2 前項に定めるもののほか、この法律の施行に関し必要な経過措置は、政令で定める。
 (農業協同組合法の一部改正)
第三条 農業協同組合法(昭和二十二年法律第百三十二号)の一部を次のように改正する。
  第七十条の六第一項中「会社分割に伴う労働契約の承継等に関する法律」を「会社分割又は会社の事業譲渡に伴う労働契約の承継等に関する法律」に改め、同条第二項中「会社分割に伴う労働契約の承継等に関する法律第二条から第八条まで」を「会社分割又は会社の事業譲渡に伴う労働契約の承継等に関する法律第二章」に改める。
 (医療法の一部改正)
第四条 医療法(昭和二十三年法律第二百五号)の一部を次のように改正する。
  第六十二条中「会社分割に伴う労働契約の承継等に関する法律」を「会社分割又は会社の事業譲渡に伴う労働契約の承継等に関する法律」に、「第二条から第八条まで」を「第二章」に改める。
 (国民年金法の一部改正)
第五条 国民年金法(昭和三十四年法律第百四十一号)の一部を次のように改正する。
  第百三十七条の三の十三中「会社分割に伴う労働契約の承継等に関する法律」を「会社分割又は会社の事業譲渡に伴う労働契約の承継等に関する法律」に、「第二条から第八条まで」を「第二章」に改める。
 (森林組合法の一部改正)
第六条 森林組合法(昭和五十三年法律第三十六号)の一部を次のように改正する。
  第八十八条の七の見出し及び同条第一項中「会社分割に伴う労働契約の承継等に関する法律」を「会社分割又は会社の事業譲渡に伴う労働契約の承継等に関する法律」に改め、同条第二項中「会社分割に伴う労働契約の承継等に関する法律第二条から第八条まで」を「会社分割又は会社の事業譲渡に伴う労働契約の承継等に関する法律第二章」に改める。

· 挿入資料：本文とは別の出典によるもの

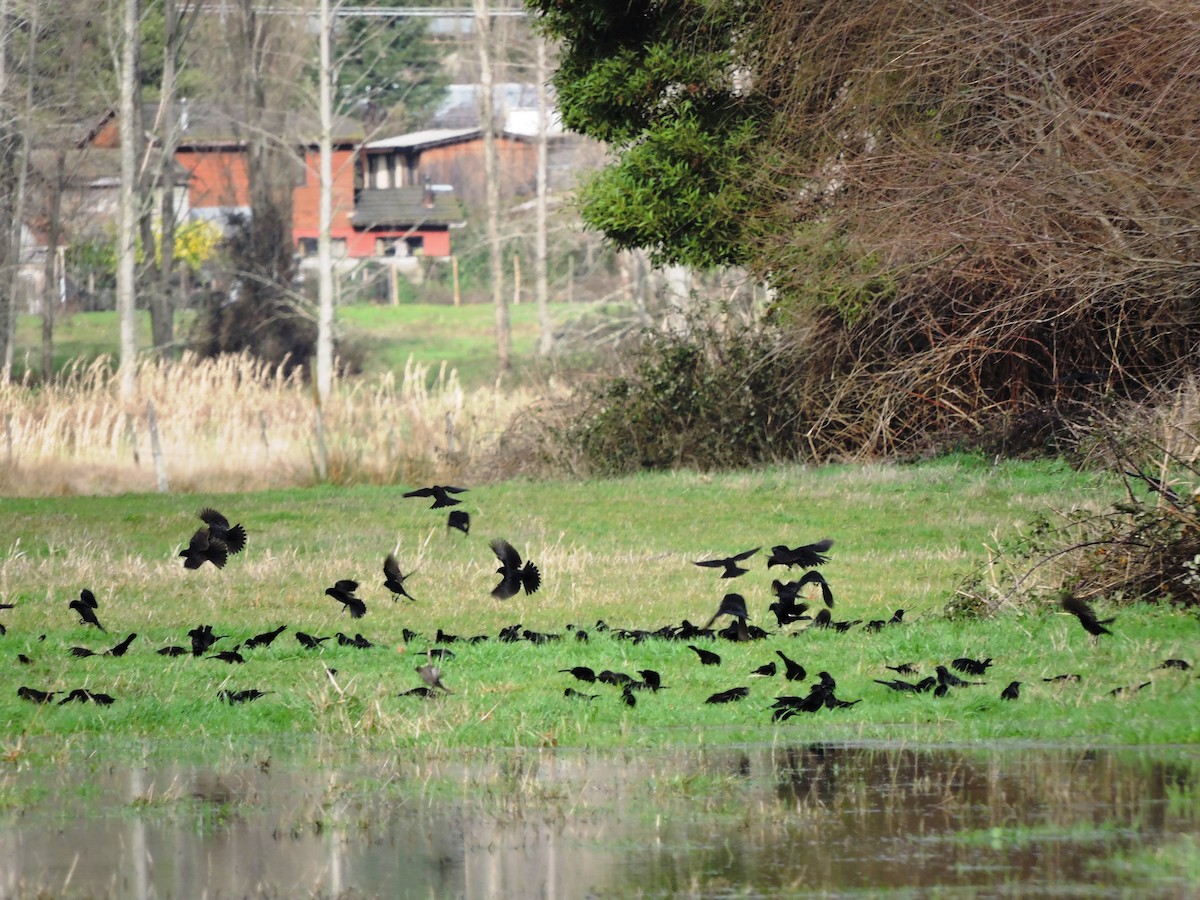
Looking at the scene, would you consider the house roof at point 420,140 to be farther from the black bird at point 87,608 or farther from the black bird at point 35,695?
the black bird at point 35,695

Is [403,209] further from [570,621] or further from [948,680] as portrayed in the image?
[948,680]

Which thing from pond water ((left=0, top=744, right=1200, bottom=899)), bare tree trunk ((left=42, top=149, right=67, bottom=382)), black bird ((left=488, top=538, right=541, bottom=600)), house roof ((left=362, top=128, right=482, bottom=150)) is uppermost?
house roof ((left=362, top=128, right=482, bottom=150))

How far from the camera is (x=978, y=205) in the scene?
1758 cm

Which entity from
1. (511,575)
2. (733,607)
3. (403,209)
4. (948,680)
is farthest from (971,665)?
(403,209)

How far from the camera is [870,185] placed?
61.2ft

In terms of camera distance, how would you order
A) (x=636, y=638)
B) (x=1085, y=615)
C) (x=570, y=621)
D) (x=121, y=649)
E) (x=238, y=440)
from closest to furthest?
Result: 1. (x=1085, y=615)
2. (x=121, y=649)
3. (x=636, y=638)
4. (x=570, y=621)
5. (x=238, y=440)

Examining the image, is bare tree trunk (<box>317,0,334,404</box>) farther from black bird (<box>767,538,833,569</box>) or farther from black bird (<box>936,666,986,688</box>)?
black bird (<box>936,666,986,688</box>)

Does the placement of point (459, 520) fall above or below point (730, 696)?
above

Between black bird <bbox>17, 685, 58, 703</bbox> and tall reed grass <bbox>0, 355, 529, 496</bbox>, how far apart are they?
14.8 meters

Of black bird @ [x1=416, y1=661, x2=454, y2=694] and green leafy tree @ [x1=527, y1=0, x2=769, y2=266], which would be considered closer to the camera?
black bird @ [x1=416, y1=661, x2=454, y2=694]

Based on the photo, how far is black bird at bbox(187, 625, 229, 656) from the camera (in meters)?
9.69

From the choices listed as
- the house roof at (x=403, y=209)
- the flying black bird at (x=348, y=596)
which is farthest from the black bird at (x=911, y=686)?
the house roof at (x=403, y=209)

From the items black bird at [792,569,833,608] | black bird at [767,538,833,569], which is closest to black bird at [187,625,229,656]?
black bird at [767,538,833,569]

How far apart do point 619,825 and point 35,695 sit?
12.7 feet
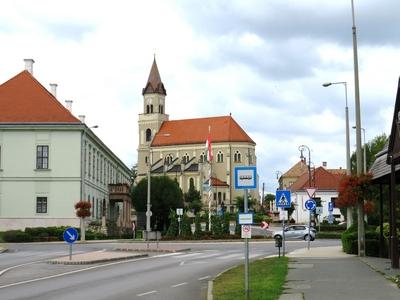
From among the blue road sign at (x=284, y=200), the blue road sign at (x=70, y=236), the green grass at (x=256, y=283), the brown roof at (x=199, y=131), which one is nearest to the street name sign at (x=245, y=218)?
the green grass at (x=256, y=283)

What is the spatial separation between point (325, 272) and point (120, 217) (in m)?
73.2

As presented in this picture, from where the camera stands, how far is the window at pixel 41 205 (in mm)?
63625

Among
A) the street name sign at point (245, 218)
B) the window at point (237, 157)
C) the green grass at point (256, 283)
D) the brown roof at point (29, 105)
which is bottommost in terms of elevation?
the green grass at point (256, 283)

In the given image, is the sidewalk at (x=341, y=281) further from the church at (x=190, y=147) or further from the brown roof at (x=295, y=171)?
the brown roof at (x=295, y=171)

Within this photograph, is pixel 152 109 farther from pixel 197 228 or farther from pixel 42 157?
pixel 197 228

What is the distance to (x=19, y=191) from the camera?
64.0 meters

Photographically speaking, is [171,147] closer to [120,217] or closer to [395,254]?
[120,217]

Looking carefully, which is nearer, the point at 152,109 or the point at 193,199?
the point at 193,199

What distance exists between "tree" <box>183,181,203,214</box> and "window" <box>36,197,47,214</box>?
61972 millimetres

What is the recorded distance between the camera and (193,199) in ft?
439

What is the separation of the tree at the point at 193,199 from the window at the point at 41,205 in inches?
2440

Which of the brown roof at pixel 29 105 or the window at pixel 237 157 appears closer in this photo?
the brown roof at pixel 29 105

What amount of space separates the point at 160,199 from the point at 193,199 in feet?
126

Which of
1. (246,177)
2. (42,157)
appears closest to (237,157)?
(42,157)
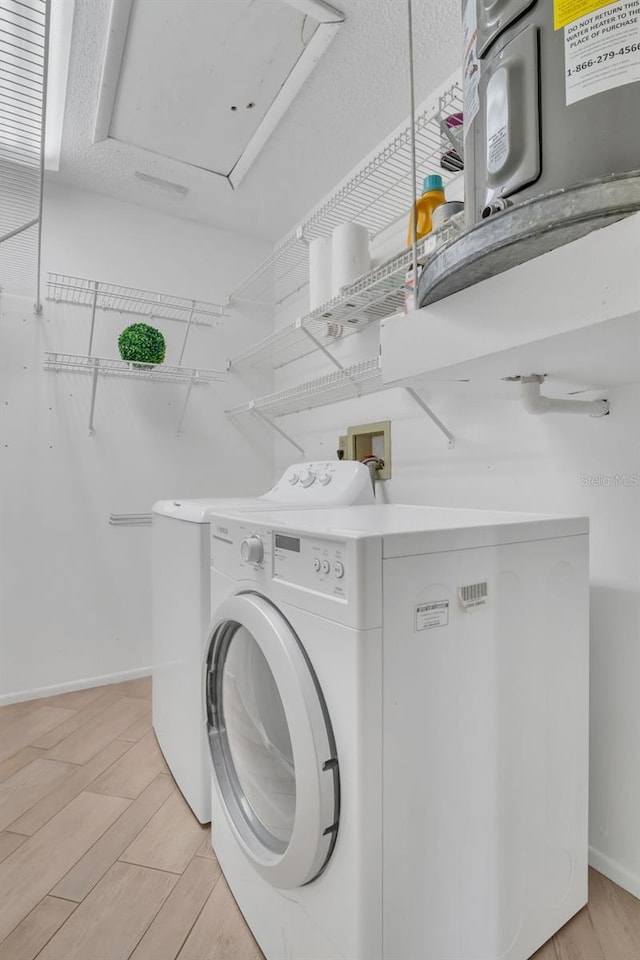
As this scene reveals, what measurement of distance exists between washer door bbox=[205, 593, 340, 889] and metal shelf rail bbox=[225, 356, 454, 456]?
870 mm

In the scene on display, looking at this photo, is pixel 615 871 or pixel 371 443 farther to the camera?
pixel 371 443

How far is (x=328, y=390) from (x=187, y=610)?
113cm

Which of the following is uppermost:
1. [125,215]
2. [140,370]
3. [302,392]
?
[125,215]

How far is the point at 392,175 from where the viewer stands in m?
1.87

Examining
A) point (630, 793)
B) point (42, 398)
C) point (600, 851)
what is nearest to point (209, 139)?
point (42, 398)

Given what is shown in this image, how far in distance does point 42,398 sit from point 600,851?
268 cm

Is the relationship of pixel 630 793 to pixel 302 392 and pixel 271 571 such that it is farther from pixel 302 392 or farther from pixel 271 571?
pixel 302 392

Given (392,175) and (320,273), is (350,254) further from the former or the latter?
(392,175)

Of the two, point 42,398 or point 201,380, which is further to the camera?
point 201,380

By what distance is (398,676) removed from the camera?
31.9 inches

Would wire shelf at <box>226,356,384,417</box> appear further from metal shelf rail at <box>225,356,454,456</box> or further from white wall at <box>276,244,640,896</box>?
white wall at <box>276,244,640,896</box>

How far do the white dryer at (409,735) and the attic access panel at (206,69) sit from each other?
1.56m

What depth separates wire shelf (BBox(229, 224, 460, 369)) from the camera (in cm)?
149

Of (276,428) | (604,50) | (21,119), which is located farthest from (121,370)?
(604,50)
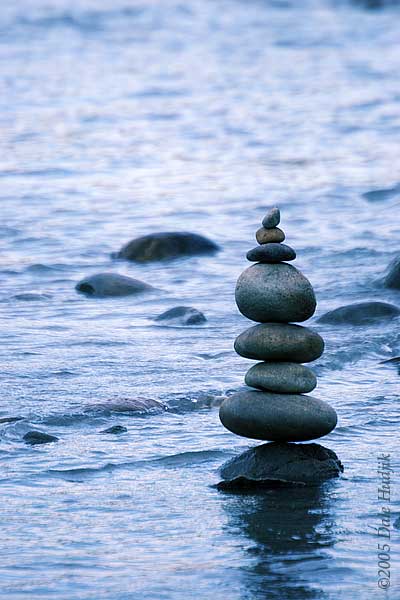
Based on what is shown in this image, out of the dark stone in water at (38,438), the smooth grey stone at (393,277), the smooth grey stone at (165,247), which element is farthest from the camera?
the smooth grey stone at (165,247)

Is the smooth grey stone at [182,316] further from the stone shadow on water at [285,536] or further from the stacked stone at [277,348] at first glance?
the stone shadow on water at [285,536]

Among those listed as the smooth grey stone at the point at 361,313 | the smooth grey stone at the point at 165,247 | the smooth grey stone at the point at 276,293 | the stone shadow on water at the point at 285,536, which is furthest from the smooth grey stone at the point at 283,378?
the smooth grey stone at the point at 165,247

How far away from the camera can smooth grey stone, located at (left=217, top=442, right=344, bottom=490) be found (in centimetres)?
694

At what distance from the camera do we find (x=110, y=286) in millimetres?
12523

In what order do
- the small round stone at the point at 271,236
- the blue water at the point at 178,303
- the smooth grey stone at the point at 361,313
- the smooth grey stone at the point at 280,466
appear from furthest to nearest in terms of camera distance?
1. the smooth grey stone at the point at 361,313
2. the small round stone at the point at 271,236
3. the smooth grey stone at the point at 280,466
4. the blue water at the point at 178,303

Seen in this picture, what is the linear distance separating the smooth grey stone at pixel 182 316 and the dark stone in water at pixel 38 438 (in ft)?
11.9

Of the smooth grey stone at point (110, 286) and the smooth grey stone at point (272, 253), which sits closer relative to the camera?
the smooth grey stone at point (272, 253)

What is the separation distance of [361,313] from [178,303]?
1.84m

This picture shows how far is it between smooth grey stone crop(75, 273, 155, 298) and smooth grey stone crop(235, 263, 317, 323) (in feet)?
17.9

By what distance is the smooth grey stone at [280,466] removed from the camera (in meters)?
6.94

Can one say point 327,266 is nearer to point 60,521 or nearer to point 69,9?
point 60,521

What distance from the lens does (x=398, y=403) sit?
8562mm

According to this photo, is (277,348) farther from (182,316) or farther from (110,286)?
(110,286)

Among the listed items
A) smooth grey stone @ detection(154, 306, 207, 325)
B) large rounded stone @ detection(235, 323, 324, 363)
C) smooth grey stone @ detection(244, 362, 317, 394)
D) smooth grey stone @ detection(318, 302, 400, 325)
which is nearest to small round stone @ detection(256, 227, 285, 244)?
large rounded stone @ detection(235, 323, 324, 363)
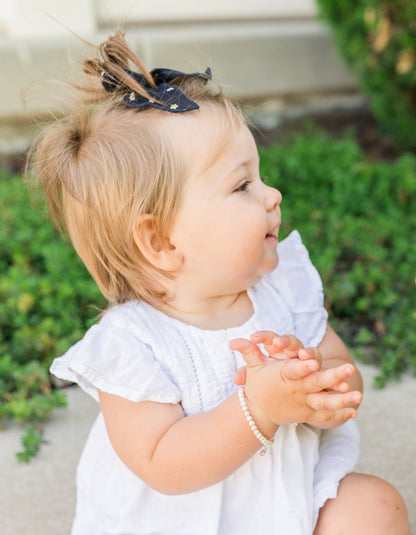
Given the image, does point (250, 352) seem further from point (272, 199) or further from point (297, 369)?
point (272, 199)

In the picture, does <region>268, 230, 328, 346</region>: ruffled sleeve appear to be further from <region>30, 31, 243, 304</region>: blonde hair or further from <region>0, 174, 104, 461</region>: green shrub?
<region>0, 174, 104, 461</region>: green shrub

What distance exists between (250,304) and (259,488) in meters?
0.43

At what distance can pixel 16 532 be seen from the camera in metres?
1.81

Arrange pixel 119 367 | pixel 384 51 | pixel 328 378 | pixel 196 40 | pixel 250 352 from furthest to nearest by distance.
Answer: pixel 196 40 < pixel 384 51 < pixel 119 367 < pixel 250 352 < pixel 328 378

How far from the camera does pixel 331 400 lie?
1157mm

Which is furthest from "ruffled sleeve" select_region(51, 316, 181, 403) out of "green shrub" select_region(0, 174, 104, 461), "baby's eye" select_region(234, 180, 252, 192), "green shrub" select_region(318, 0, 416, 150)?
"green shrub" select_region(318, 0, 416, 150)

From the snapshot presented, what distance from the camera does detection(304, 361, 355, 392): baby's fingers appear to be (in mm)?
1125

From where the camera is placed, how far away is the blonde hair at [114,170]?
4.62 ft

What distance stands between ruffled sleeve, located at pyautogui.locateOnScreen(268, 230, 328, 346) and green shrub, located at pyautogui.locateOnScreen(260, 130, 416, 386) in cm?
80

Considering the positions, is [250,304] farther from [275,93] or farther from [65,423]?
[275,93]

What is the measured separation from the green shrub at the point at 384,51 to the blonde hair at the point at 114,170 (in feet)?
8.80

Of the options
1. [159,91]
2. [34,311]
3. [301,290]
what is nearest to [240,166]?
[159,91]

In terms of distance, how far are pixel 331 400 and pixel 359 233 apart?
2.18 m

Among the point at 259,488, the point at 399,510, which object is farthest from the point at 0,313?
the point at 399,510
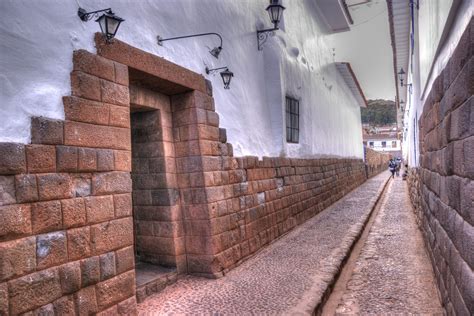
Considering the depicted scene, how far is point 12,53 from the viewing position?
8.68 feet

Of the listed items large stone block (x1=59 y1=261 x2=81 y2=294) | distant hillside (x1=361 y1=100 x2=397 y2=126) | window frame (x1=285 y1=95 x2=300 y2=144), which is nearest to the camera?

  第百八条の九の見出し及び同条第一項中「会社分割に伴う労働契約の承継等に関する法律」を「会社分割又は会社の事業譲渡に伴う労働契約の承継等に関する法律」に改め、同条第二項中「会社分割に伴う労働契約の承継等に関する法律第二条から第八条まで」を「会社分割又は会社の事業譲渡に伴う労働契約の承継等に関する法律第二章」に改める。
  第百八条の十七の見出し及び同条第一項中「会社分割に伴う労働契約の承継等に関する法律」を「会社分割又は会社の事業譲渡に伴う労働契約の承継等に関する法律」に改め、同条第二項中「会社分割に伴う労働契約の承継等に関する法律第二条から第八条まで」を「会社分割又は会社の事業譲渡に伴う労働契約の承継等に関する法律第二章」に改める。
 (商法等の一部を改正する法律の一部改正)
第七条 商法等の一部を改正する法律(平成十二年法律第九十号)の一部を次のように改正する。
  附則第五条第一項中「会社分割に伴う労働契約の承継等に関する法律」を「会社分割又は会社の事業譲渡に伴う労働契約の承継等に関する法律」に改める。

     理 由
 近年における企業組織の再編の状況等に鑑み、労働者の保護を図るため、会社が事業譲渡を行う場合における労働契約の承継等について定める必要がある。これが、この法律案を提出する理由である。